Problem: Output each of the items below, reproducing every line with no changes.

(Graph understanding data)
******************************

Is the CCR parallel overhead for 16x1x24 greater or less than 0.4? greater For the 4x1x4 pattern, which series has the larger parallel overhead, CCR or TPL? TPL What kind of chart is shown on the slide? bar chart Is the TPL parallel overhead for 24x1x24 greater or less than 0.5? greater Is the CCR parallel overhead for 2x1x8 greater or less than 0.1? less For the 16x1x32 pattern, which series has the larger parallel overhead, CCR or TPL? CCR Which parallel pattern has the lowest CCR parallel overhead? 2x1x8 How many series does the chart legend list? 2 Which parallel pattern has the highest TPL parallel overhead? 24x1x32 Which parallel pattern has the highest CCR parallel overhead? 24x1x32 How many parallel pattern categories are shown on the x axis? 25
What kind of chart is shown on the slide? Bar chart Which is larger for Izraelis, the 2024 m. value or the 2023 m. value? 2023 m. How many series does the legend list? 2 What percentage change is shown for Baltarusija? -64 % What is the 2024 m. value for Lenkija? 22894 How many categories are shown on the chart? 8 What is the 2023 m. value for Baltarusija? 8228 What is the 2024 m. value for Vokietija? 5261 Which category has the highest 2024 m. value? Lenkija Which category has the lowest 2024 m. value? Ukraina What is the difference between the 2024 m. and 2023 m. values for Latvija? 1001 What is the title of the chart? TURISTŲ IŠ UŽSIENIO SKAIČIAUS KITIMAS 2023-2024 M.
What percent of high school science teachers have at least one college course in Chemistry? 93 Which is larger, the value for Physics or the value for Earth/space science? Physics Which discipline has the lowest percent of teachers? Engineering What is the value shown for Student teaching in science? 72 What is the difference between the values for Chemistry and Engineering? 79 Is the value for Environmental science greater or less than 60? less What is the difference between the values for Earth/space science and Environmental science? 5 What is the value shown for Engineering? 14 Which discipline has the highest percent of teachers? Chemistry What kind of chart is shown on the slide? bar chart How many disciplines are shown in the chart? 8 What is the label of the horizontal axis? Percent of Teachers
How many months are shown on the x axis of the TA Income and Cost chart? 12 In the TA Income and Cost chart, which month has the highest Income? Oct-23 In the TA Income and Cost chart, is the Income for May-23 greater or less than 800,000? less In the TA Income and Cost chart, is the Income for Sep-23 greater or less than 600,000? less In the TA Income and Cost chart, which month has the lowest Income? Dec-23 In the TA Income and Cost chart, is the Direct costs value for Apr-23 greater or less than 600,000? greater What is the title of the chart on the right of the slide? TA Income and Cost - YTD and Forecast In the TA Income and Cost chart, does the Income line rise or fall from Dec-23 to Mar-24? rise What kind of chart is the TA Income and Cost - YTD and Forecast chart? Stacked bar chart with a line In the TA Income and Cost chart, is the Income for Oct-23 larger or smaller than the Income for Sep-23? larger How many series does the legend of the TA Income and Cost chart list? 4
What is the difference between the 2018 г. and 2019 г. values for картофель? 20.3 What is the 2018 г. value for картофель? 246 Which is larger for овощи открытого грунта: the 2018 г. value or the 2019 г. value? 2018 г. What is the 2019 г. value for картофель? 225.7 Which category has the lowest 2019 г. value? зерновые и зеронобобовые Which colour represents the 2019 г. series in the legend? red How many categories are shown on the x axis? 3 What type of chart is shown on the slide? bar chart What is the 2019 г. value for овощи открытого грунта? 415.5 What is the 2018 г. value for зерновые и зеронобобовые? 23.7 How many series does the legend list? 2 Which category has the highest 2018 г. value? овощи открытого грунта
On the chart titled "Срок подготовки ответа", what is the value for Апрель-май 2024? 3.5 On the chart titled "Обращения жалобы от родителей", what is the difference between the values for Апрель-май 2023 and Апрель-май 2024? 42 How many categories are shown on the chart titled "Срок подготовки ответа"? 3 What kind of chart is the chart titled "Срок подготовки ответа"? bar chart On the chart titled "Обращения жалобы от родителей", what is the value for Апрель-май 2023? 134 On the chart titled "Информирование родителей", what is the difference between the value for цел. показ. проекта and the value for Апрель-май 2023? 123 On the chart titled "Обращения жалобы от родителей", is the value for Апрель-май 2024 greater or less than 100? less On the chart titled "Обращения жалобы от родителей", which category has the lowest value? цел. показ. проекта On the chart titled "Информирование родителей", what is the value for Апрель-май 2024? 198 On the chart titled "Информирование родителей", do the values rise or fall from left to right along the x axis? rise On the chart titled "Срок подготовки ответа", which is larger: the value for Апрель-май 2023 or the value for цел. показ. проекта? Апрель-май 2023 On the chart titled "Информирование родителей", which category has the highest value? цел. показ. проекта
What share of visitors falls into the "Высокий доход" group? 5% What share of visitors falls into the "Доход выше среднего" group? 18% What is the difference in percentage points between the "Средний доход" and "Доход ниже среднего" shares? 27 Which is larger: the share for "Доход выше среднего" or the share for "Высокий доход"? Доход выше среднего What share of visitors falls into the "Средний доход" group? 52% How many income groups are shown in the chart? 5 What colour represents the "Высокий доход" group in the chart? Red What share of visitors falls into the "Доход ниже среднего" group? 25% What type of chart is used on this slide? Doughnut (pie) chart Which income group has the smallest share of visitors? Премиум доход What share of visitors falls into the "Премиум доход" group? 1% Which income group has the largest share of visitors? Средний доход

******************************

Result of this task:
Is the CCR parallel overhead for 16x1x24 greater or less than 0.4? greater For the 4x1x4 pattern, which series has the larger parallel overhead, CCR or TPL? TPL What kind of chart is shown on the slide? bar chart Is the TPL parallel overhead for 24x1x24 greater or less than 0.5? greater Is the CCR parallel overhead for 2x1x8 greater or less than 0.1? less For the 16x1x32 pattern, which series has the larger parallel overhead, CCR or TPL? CCR Which parallel pattern has the lowest CCR parallel overhead? 2x1x8 How many series does the chart legend list? 2 Which parallel pattern has the highest TPL parallel overhead? 24x1x32 Which parallel pattern has the highest CCR parallel overhead? 24x1x32 How many parallel pattern categories are shown on the x axis? 25
What kind of chart is shown on the slide? Bar chart Which is larger for Izraelis, the 2024 m. value or the 2023 m. value? 2023 m. How many series does the legend list? 2 What percentage change is shown for Baltarusija? -64 % What is the 2024 m. value for Lenkija? 22894 How many categories are shown on the chart? 8 What is the 2023 m. value for Baltarusija? 8228 What is the 2024 m. value for Vokietija? 5261 Which category has the highest 2024 m. value? Lenkija Which category has the lowest 2024 m. value? Ukraina What is the difference between the 2024 m. and 2023 m. values for Latvija? 1001 What is the title of the chart? TURISTŲ IŠ UŽSIENIO SKAIČIAUS KITIMAS 2023-2024 M.
What percent of high school science teachers have at least one college course in Chemistry? 93 Which is larger, the value for Physics or the value for Earth/space science? Physics Which discipline has the lowest percent of teachers? Engineering What is the value shown for Student teaching in science? 72 What is the difference between the values for Chemistry and Engineering? 79 Is the value for Environmental science greater or less than 60? less What is the difference between the values for Earth/space science and Environmental science? 5 What is the value shown for Engineering? 14 Which discipline has the highest percent of teachers? Chemistry What kind of chart is shown on the slide? bar chart How many disciplines are shown in the chart? 8 What is the label of the horizontal axis? Percent of Teachers
How many months are shown on the x axis of the TA Income and Cost chart? 12 In the TA Income and Cost chart, which month has the highest Income? Oct-23 In the TA Income and Cost chart, is the Income for May-23 greater or less than 800,000? less In the TA Income and Cost chart, is the Income for Sep-23 greater or less than 600,000? less In the TA Income and Cost chart, which month has the lowest Income? Dec-23 In the TA Income and Cost chart, is the Direct costs value for Apr-23 greater or less than 600,000? greater What is the title of the chart on the right of the slide? TA Income and Cost - YTD and Forecast In the TA Income and Cost chart, does the Income line rise or fall from Dec-23 to Mar-24? rise What kind of chart is the TA Income and Cost - YTD and Forecast chart? Stacked bar chart with a line In the TA Income and Cost chart, is the Income for Oct-23 larger or smaller than the Income for Sep-23? larger How many series does the legend of the TA Income and Cost chart list? 4
What is the difference between the 2018 г. and 2019 г. values for картофель? 20.3 What is the 2018 г. value for картофель? 246 Which is larger for овощи открытого грунта: the 2018 г. value or the 2019 г. value? 2018 г. What is the 2019 г. value for картофель? 225.7 Which category has the lowest 2019 г. value? зерновые и зеронобобовые Which colour represents the 2019 г. series in the legend? red How many categories are shown on the x axis? 3 What type of chart is shown on the slide? bar chart What is the 2019 г. value for овощи открытого грунта? 415.5 What is the 2018 г. value for зерновые и зеронобобовые? 23.7 How many series does the legend list? 2 Which category has the highest 2018 г. value? овощи открытого грунта
On the chart titled "Срок подготовки ответа", what is the value for Апрель-май 2024? 3.5 On the chart titled "Обращения жалобы от родителей", what is the difference between the values for Апрель-май 2023 and Апрель-май 2024? 42 How many categories are shown on the chart titled "Срок подготовки ответа"? 3 What kind of chart is the chart titled "Срок подготовки ответа"? bar chart On the chart titled "Обращения жалобы от родителей", what is the value for Апрель-май 2023? 134 On the chart titled "Информирование родителей", what is the difference between the value for цел. показ. проекта and the value for Апрель-май 2023? 123 On the chart titled "Обращения жалобы от родителей", is the value for Апрель-май 2024 greater or less than 100? less On the chart titled "Обращения жалобы от родителей", which category has the lowest value? цел. показ. проекта On the chart titled "Информирование родителей", what is the value for Апрель-май 2024? 198 On the chart titled "Информирование родителей", do the values rise or fall from left to right along the x axis? rise On the chart titled "Срок подготовки ответа", which is larger: the value for Апрель-май 2023 or the value for цел. показ. проекта? Апрель-май 2023 On the chart titled "Информирование родителей", which category has the highest value? цел. показ. проекта
What share of visitors falls into the "Высокий доход" group? 5% What share of visitors falls into the "Доход выше среднего" group? 18% What is the difference in percentage points between the "Средний доход" and "Доход ниже среднего" shares? 27 Which is larger: the share for "Доход выше среднего" or the share for "Высокий доход"? Доход выше среднего What share of visitors falls into the "Средний доход" group? 52% How many income groups are shown in the chart? 5 What colour represents the "Высокий доход" group in the chart? Red What share of visitors falls into the "Доход ниже среднего" group? 25% What type of chart is used on this slide? Doughnut (pie) chart Which income group has the smallest share of visitors? Премиум доход What share of visitors falls into the "Премиум доход" group? 1% Which income group has the largest share of visitors? Средний доход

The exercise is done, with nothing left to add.